(GIVEN REQUEST 1) According to the article about the Students Assisting Businesses program, how much are students paid, and for how many hours per project?
(GIVEN REQUEST 2) From the article about the Students Assisting Businesses program, echo the passage from "Milgard School of Business offers" up to and including "areas and partnerships.".

Students Assisting Businesses program open for applications

Milgard School of Business offers an opportunity for students to assist local businesses and nonprofits in Tacoma.

The Milgard School of Business is offering an opportunity for business students to partner with local organizations. The UWT Students Assisting Businesses program places students with local institutions to provide hands-on work experience, while earning above-minimum wage and providing a flexible schedule to accommodate students’ needs.

The Students Assisting Businesses program began in 2020 with a focus on helping local businesses apply for government Paycheck Protection Program loans, more commonly referred to as PPP loans. Since then, it has grown to incorporate other focus areas and partnerships. 

Facilitated by Professor Evy Shankus, a Milgard School of Business founding faculty member and faculty supervisor of business student internships, the Students Assisting Businesses program pays students $20 an hour, for up to 50 hours per project.  The stipend is provided through funding from the Milgard School of Business and aims to fund project-based needs within community organizations, where a substantive learning experience is provided.

Professor Shankus says “What’s unique about the program is that the employer does not pay. It’s funded through stipends for students, so it works like a scholarship that the student doesn’t need to pay back and the company doesn’t need to pay back. It’s all covered through the Milgard School of Business at UWT.”

(Dataset records)

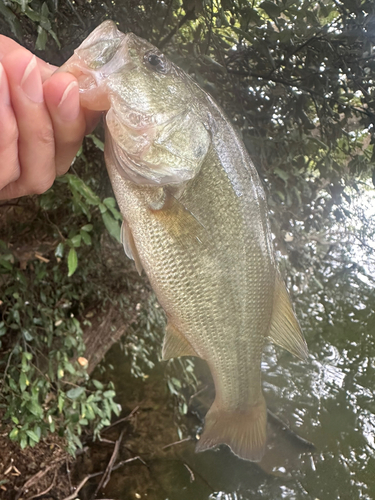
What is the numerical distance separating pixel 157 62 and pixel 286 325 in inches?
25.1

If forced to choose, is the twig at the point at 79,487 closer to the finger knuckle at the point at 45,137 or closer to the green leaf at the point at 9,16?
the finger knuckle at the point at 45,137

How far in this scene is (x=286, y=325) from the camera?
88 centimetres

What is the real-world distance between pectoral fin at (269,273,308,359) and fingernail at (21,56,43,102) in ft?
1.99

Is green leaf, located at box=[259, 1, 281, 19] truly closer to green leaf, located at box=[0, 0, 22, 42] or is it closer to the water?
green leaf, located at box=[0, 0, 22, 42]

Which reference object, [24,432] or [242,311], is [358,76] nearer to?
[242,311]

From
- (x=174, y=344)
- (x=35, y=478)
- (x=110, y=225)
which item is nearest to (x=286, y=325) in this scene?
(x=174, y=344)

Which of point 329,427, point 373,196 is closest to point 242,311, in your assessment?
point 373,196

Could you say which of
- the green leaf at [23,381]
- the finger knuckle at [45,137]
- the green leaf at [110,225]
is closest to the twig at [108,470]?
the green leaf at [23,381]

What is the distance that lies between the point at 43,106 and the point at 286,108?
109 centimetres

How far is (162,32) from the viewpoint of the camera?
1.26 metres

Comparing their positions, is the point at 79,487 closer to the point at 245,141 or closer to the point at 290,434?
the point at 290,434

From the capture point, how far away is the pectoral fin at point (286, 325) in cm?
87

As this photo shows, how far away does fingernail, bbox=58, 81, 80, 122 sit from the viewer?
56 cm

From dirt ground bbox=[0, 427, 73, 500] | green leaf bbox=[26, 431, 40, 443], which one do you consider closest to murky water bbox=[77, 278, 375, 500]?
dirt ground bbox=[0, 427, 73, 500]
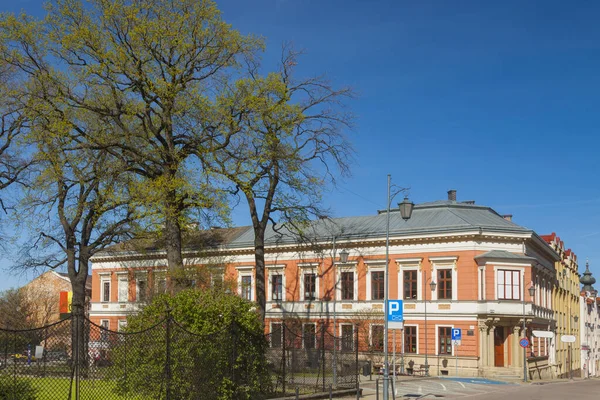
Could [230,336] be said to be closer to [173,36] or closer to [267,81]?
[173,36]

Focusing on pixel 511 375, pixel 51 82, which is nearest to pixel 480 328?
pixel 511 375

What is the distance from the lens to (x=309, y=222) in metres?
40.5

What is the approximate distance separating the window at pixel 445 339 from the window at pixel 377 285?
5337 millimetres

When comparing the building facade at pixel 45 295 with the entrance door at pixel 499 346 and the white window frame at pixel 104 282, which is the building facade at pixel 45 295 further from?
the entrance door at pixel 499 346

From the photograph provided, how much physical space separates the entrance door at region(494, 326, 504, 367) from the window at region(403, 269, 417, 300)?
241 inches

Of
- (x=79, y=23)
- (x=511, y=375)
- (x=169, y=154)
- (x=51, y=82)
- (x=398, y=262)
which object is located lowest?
(x=511, y=375)

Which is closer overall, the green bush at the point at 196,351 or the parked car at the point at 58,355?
the parked car at the point at 58,355

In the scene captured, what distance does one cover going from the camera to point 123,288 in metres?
69.1

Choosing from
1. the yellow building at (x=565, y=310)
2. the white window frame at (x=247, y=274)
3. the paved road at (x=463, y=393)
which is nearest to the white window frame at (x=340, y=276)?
the white window frame at (x=247, y=274)

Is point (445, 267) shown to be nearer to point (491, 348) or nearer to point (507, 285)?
point (507, 285)

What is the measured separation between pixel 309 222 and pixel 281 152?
6112mm

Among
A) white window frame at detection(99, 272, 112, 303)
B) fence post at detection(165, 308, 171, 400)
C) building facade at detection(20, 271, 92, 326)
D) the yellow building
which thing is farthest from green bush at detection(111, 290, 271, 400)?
building facade at detection(20, 271, 92, 326)

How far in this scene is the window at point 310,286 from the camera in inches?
2272

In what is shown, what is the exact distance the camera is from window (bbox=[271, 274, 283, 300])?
59.9 m
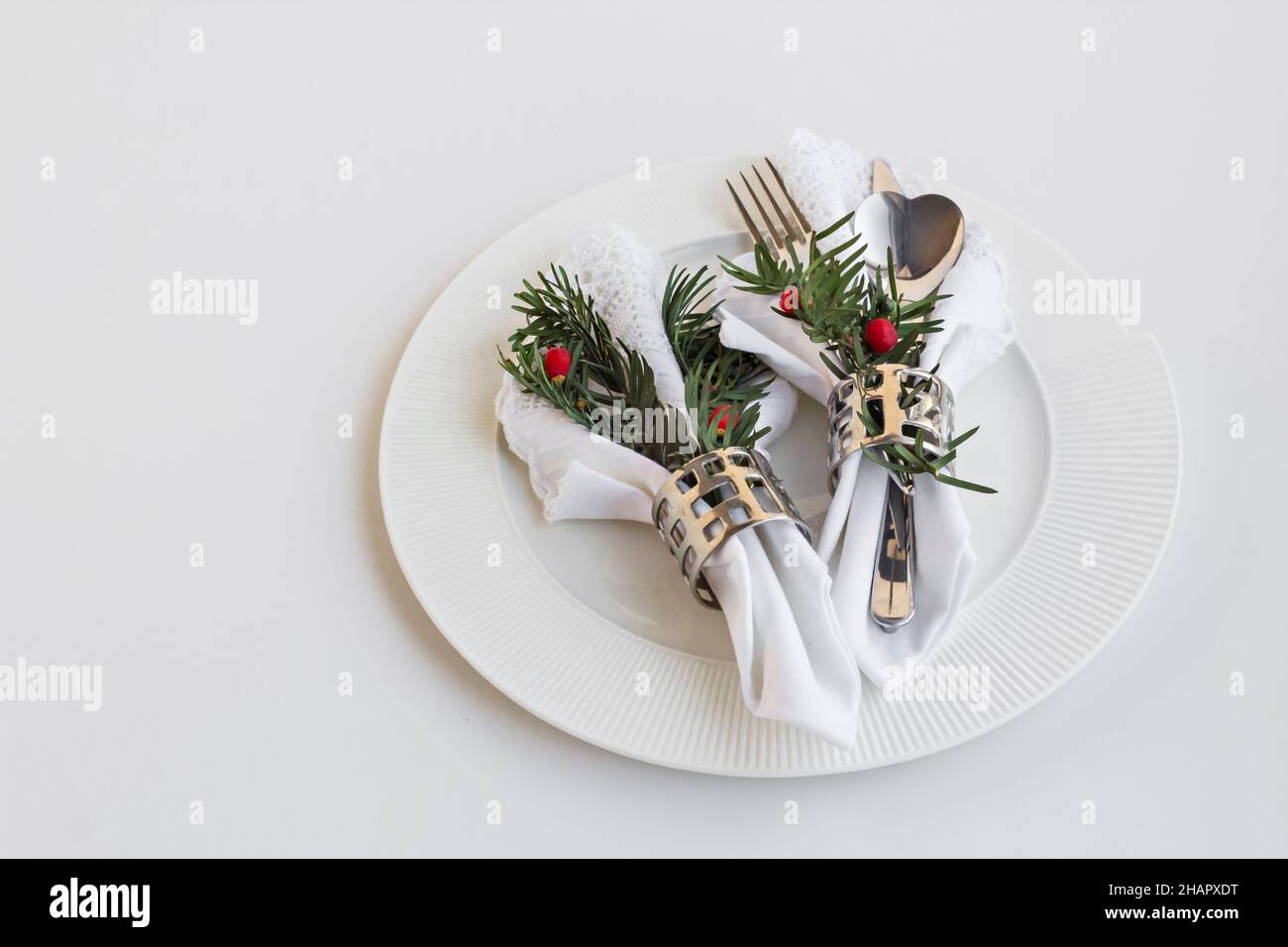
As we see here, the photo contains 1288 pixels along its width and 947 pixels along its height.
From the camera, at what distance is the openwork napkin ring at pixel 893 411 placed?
2.44ft

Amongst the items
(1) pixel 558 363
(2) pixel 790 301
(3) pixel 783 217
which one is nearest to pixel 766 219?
(3) pixel 783 217

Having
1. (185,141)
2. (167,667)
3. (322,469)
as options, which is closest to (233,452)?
(322,469)

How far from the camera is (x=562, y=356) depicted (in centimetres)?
80

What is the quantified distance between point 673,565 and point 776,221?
350 millimetres

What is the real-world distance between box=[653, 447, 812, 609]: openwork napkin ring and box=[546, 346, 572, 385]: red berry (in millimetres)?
128

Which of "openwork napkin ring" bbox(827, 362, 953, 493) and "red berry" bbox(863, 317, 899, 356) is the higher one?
"red berry" bbox(863, 317, 899, 356)

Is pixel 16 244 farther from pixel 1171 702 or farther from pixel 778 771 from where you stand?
pixel 1171 702

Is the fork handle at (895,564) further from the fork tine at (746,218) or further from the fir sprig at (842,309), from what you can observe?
the fork tine at (746,218)

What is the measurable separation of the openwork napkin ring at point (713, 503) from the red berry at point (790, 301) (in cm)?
14

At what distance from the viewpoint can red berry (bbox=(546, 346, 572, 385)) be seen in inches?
31.4

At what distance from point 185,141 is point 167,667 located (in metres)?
0.61

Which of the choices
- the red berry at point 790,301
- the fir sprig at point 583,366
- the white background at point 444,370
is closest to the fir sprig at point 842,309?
the red berry at point 790,301

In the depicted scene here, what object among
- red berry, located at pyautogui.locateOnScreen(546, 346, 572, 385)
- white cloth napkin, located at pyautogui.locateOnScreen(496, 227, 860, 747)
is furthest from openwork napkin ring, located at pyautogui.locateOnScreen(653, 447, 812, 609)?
red berry, located at pyautogui.locateOnScreen(546, 346, 572, 385)

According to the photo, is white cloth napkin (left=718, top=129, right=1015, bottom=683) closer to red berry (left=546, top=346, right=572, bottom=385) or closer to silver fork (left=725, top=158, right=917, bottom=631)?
silver fork (left=725, top=158, right=917, bottom=631)
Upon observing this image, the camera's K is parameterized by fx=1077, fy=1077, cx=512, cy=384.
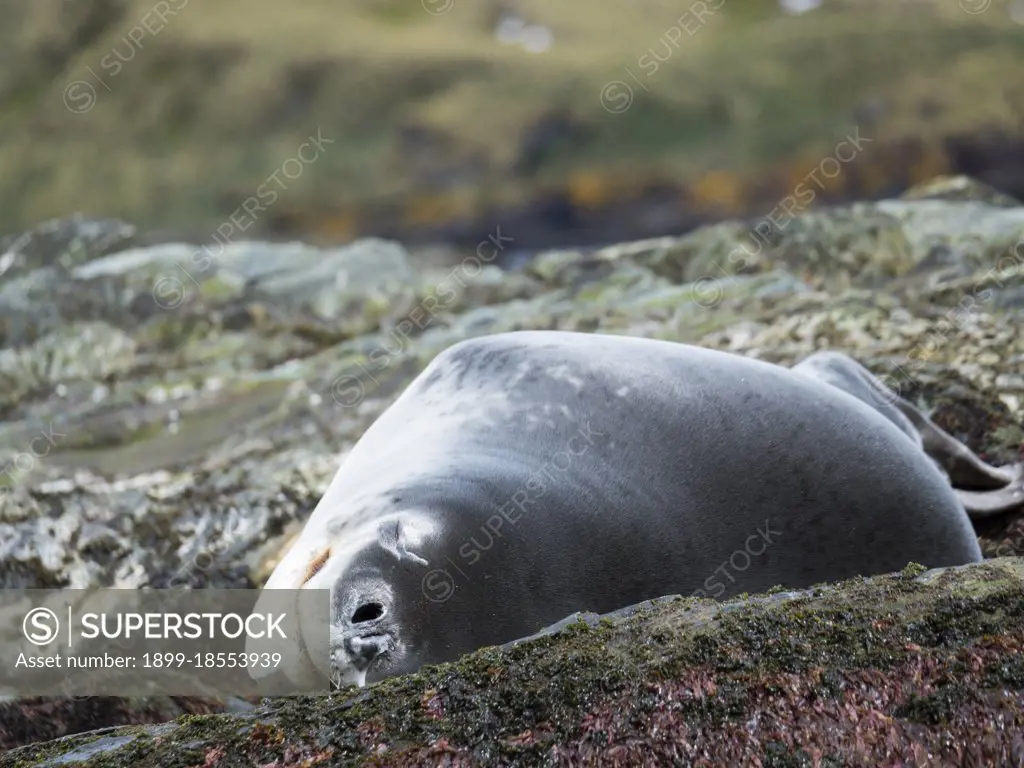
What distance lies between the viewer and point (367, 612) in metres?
1.83

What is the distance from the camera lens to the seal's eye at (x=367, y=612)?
1820 millimetres

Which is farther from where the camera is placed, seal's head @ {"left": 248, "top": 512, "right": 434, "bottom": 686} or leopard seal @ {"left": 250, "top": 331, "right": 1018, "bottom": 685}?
leopard seal @ {"left": 250, "top": 331, "right": 1018, "bottom": 685}

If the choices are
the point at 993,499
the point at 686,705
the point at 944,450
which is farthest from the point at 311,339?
the point at 686,705

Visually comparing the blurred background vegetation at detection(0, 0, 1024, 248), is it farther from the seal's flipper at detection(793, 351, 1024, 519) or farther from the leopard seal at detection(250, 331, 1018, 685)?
the leopard seal at detection(250, 331, 1018, 685)

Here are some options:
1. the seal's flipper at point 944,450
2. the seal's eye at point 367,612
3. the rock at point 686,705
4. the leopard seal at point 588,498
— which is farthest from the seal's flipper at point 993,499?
the seal's eye at point 367,612

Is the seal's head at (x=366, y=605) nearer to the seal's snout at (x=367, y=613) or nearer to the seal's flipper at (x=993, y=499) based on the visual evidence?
the seal's snout at (x=367, y=613)

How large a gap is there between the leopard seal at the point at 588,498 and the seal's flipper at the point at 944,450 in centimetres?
68

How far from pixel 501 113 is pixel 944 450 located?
5958mm

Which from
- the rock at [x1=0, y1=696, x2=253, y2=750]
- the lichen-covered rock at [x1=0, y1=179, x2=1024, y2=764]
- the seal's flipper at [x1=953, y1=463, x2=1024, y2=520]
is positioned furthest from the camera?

(TASK RESPONSE 1) $20 an hour, for up to 50 hours per project.

(TASK RESPONSE 2)
Milgard School of Business offers an opportunity for students to assist local businesses and nonprofits in Tacoma.

The Milgard School of Business is offering an opportunity for business students to partner with local organizations. The UWT Students Assisting Businesses program places students with local institutions to provide hands-on work experience, while earning above-minimum wage and providing a flexible schedule to accommodate students’ needs.

The Students Assisting Businesses program began in 2020 with a focus on helping local businesses apply for government Paycheck Protection Program loans, more commonly referred to as PPP loans. Since then, it has grown to incorporate other focus areas and partnerships.